[Performance] : Flame Graphs

In the previous article we explored the basic capabilities of linux Perf_tool.
In this write-up I am trying to extend these capabilities and show how to generate and read Flame Graphs for analyzing the profiles generated with Perf_tool.

How to generate Flame Graphs ?

  • To start with, we will need perf_tools linux profiler to capture the profile first. Follow the steps under “How to setup perf tool?” in the previous article.
  • Now if you collect a profile of the CPU using perf_tool setup in the above step, there is a possibility that you might see a lot of symbol link values in the place of Function names.
  • To avoid this and keep the names of functions for the corresponding Symbol links resolved before hand, clone the below repository on the machine which you want to profile and follow below steps.
* git clone https://github.com/jvm-profiling-tools/perf-map-agent.git
* Navigate to installation directory where there is "CMakeLists.txt" in the above repo
* run " cmake ."
* run "make"
* Navigate to the directory /perf-map-agent/bin in the above repository
* run "./create-java-perf-map.sh <pid>" --> where <pid> is the processId of the process you want to profile
* This will generate a "perf-<pid>.map" file in /tmp -- this will be used for resolving all the symbol links
  • Clone the Flame Graph dependencies from the below repository.
    git clone https://github.com/brendangregg/FlameGraph
  • Alright, almost there! Now lets collect the CPU profile for the process which we want to investigate.
    Note : More details about the below command and the capabilities of perf_tool in the previous article.
perf record -F 99 -ag -p PID-- sleep 60
  • Now lets generate a flame graph out of the profile collected.
#Copy the perf.data file generated from the profiler in the above step
perf script | ./stackcollapse.pl > outperf-folded
./flamegraph.pl outperf-folded > flameGraph.svg
  • And open the flameGraph.svg in one of the browsers.

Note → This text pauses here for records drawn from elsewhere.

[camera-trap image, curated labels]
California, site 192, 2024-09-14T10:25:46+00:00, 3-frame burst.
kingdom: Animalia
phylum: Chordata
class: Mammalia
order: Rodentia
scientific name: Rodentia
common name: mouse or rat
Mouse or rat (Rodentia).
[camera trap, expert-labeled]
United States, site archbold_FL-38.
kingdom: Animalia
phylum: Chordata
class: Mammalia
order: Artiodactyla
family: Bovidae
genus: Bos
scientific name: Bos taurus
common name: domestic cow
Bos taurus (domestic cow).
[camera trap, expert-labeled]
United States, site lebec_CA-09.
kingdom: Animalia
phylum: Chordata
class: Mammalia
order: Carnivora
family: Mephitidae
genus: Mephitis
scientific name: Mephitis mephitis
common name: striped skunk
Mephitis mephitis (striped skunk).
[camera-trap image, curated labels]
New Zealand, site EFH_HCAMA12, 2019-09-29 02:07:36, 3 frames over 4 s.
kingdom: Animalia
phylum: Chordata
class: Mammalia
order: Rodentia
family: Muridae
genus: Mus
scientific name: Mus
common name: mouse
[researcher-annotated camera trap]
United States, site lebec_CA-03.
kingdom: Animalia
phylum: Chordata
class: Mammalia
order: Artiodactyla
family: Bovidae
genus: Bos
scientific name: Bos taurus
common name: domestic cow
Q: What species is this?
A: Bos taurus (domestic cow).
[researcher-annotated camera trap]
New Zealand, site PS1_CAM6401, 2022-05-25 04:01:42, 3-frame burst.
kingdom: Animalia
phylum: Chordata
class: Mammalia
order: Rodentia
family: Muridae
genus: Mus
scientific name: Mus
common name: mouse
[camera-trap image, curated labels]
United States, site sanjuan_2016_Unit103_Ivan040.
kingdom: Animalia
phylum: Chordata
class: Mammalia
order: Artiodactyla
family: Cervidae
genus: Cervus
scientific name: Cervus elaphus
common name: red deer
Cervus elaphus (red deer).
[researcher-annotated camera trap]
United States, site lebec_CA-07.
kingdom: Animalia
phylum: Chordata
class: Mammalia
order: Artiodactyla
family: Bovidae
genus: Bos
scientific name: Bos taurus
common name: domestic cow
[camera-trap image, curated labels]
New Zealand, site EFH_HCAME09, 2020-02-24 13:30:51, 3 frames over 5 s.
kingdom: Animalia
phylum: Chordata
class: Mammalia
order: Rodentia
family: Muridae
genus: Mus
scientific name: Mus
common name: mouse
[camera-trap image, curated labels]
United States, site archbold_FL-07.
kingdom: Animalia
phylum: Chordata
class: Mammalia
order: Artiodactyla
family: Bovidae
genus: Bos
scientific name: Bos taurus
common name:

How to read a Flame Graph ?

  • Now that we have successfully generated the flame graphs, lets see how we can use it for analysis.
  • Flame Graphs are read bottoms up, just like a Thread dump.
  • If you use the parameter "--color=java” while generating the FlameGraph.svg file, you will get different color codes for different type of frames like Green is Java, yellow is C++, orange is kernel, and red is the remainder (native user-level, or kernel modules).
source : Brenden Gregg’s Flame Graph page
  • In the flame graph, the length of each tile (frame) represents the time it took on cpu. That means, larger the length of a tile, larger was its CPU time. So while debugging an issue, you can pick a larger tile and use it as a starting point for debugging.
  • The stack of functions on the base tile represent the child calls from within the base function. Using this we can see if any non-required / repetitive calls are made to any functions.
  • Also, all flame graphs are interactive. You can click on any function tile and see what % of time was spent on it, number of samples collected and what are the child calls with in.
  • On a whole, Flame Graphs are a great tool to generate interactive profiles to see where most of the CPU time is spent in the code.
  • Although setting up prerequisite & generating FlameGraphs has a steep learning curve, I would say it is a great tool to have in a Performance Engineer’s arsenal.
  • It pays off when you want to look at all the system level (low-level kernel, io etc) and application level (through all stacks) cpu calls in a single place. Most of the other profilers fall short at this.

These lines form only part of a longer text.